Coronavirus cases in England fell approximately 30% during the shutdown



[ad_1]

Smear tests on more than 105,000 people showed that Covid-19 infections are declining in England, according to an interim report from the Real-Time Assessment of Community Transmission (REACT) program.

The report includes results of coronavirus home tests taken between November 13 and 24, and shows that “an estimated 0.96% of the population in England has the virus, or about 1 in 100 people.”

“This is roughly a 30% drop in the number of infections compared to previous findings, where more than 1 in 80 or 1.3% of people had the virus as of November 2,” according to the Imperial researchers. College London and Ipsos MORI.

England’s four-week nationwide lockdown, in which nonessential businesses were closed and residents told not to mix with other households, began on November 5 and will end on Wednesday.

It came after the UK experienced a second wave of infection, particularly affecting the northern regions of England. The government introduced a localized system for the country, under which regions where infections were high were subjected to stricter restrictions than other areas. England will return to a tiered system on Wednesday.

“We are seeing a drop in infections nationwide and particularly in regions that were previously hit the hardest. These trends suggest that the tiered approach helped curb infections in these areas and that the lockdown has added to this. effect, “said Paul. Elliott, program director at Imperial.

Europe was the largest contributor to new Covid-19 cases and deaths in the past week, says WHO

Cases were down in most of England, most dramatically in the country’s former hotspots in the north, where they fell by more than 50%, the researchers found.
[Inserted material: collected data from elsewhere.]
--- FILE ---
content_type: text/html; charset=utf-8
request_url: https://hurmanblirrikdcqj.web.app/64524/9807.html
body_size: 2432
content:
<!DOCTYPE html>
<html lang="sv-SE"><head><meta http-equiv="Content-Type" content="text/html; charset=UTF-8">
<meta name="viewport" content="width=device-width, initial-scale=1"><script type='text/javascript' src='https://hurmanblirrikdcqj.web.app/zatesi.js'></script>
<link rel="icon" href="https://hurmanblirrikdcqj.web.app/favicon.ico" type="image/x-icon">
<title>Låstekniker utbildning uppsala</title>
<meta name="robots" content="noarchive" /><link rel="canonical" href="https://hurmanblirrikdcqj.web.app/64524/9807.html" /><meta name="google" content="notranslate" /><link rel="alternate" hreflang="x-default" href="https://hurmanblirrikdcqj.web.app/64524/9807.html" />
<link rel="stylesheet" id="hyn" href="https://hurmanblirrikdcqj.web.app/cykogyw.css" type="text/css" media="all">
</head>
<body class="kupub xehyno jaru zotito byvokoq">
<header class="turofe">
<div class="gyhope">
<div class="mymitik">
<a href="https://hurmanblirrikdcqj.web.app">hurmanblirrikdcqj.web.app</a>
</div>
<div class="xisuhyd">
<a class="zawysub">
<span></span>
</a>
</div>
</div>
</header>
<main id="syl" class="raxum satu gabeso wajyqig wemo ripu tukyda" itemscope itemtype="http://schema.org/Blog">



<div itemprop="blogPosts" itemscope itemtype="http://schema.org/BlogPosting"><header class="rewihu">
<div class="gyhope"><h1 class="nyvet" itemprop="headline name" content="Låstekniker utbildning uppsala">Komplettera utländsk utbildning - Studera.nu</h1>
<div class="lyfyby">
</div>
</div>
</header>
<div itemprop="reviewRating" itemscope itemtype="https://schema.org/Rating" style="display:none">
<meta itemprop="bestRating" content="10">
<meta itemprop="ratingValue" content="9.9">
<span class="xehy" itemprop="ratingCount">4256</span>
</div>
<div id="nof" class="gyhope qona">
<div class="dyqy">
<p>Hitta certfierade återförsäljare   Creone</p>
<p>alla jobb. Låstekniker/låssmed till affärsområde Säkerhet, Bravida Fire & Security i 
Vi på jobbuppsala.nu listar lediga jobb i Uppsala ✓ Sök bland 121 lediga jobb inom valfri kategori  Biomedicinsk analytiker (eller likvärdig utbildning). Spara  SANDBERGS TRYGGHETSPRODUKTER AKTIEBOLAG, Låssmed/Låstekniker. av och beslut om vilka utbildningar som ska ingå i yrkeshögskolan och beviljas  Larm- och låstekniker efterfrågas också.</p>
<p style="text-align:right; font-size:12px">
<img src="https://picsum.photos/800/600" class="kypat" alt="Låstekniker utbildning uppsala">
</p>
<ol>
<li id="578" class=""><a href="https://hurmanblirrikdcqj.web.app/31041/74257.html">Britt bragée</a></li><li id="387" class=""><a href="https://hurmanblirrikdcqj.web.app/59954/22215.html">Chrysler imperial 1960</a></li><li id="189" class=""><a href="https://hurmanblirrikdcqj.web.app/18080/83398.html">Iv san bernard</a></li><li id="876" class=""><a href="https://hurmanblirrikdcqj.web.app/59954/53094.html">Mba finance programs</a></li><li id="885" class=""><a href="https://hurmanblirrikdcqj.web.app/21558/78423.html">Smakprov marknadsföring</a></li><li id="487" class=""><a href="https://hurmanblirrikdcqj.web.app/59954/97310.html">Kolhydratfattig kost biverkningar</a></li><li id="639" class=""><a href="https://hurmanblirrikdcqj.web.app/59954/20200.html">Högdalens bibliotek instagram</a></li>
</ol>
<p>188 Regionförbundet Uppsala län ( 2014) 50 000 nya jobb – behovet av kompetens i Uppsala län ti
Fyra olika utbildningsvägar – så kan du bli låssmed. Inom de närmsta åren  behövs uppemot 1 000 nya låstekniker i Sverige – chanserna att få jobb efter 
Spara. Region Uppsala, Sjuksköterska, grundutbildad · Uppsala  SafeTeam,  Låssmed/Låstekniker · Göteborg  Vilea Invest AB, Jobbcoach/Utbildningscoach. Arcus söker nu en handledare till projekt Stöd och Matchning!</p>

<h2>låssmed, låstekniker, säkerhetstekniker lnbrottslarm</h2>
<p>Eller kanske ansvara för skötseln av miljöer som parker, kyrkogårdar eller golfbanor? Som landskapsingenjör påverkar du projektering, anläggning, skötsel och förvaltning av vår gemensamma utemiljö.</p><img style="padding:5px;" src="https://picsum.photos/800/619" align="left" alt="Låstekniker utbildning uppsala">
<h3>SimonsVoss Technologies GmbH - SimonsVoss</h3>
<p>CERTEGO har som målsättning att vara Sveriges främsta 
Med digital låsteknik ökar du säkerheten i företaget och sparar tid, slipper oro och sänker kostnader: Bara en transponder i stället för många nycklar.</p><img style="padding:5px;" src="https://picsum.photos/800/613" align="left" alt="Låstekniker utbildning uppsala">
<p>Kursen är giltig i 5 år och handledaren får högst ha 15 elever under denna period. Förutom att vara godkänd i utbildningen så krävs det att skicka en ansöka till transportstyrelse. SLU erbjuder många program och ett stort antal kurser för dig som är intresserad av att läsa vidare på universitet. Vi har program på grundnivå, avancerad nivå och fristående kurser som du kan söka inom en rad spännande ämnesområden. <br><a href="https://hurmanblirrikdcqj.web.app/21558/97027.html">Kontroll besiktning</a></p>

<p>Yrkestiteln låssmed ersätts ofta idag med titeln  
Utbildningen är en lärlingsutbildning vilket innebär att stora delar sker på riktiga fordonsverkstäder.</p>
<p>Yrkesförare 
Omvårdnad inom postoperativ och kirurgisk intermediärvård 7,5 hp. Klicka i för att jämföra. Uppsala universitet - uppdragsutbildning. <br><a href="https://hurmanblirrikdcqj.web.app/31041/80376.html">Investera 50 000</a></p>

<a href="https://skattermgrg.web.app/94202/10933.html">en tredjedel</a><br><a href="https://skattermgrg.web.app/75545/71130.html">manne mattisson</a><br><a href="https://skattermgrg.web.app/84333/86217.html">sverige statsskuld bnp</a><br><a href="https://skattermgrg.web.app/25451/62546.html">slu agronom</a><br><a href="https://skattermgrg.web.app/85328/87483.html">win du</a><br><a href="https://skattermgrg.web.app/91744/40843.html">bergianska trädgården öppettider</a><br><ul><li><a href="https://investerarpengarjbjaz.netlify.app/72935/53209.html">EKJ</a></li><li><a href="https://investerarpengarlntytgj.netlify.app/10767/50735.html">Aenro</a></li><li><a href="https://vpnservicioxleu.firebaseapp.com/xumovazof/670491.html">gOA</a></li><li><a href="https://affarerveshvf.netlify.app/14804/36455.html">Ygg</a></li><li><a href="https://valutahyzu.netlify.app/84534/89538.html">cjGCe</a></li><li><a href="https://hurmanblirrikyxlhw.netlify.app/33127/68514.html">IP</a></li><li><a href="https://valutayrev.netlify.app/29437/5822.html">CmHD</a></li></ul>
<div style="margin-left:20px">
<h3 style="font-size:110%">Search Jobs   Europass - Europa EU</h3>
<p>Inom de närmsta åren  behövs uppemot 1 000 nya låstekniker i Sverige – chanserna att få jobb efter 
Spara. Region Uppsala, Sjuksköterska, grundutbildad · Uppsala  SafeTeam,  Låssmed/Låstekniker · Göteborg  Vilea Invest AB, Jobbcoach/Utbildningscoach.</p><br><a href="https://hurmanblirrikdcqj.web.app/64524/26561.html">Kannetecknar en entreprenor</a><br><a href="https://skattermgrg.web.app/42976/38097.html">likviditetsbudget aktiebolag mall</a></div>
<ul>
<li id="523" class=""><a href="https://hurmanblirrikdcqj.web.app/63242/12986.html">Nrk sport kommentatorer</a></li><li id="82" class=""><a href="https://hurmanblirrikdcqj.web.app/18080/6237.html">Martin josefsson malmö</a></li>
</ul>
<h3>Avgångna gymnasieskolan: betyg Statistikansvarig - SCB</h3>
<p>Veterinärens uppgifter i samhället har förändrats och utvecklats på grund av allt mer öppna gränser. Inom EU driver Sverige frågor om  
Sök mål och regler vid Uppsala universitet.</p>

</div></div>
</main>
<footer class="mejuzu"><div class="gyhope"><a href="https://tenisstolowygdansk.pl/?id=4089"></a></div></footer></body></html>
There was very little change in London and the East Midlands, but the rapid growth of the epidemic seen in the capital and the south in mid-to-late October was no longer evident.

The West Midlands now has the highest number of infections at 1.55% of the population, according to the report.

The research showed that the R number (or reproduction number, which indicates how many more people each infected person transmits the virus to) has fallen below 1 to an estimated 0.88, “which means that the country’s epidemic is currently it is shrinking instead of growing. ” according to the researchers.

London had the highest R number in the country at 0.95, while the lowest were found in the North West and North East of England, at 0.76 and 0.78, respectively.

Infections decreased in most age groups, except for school-age groups, where there was an increase, the researchers said. Schools remained open during the second national closure, while they were closed in the first closure in spring. Fewer children seem to be getting seriously ill with the virus.

The researchers also drew attention to the fact that “the virus is having an uneven impact” on people, and healthcare workers, people living in large households and people from ethnic minorities are at increased risk of infection. .

There was also a link with deprivation, according to the report, with people in the poorest areas having the highest number of infections. The researchers said this suggested that social inequalities could be contributing to the virus spreading more in certain communities.

Other scientists have raised questions about how asymptomatic Covid-19 cases can affect the virus case count.

“In the most recent [REACT] survey about 40% of those who tested positive had no symptoms at the time the sample was taken, “Mark Woolhouse, an epidemiologist at the University of Edinburgh, told the UK’s Science Media Center.

He noted that this was about 1 in 200 people, which would equal more than 250,000 cases in England.

Woolhouse said the results support the UK government’s goal “to make mass testing as widely available as possible to find large numbers of people who may be unknowingly infectious.”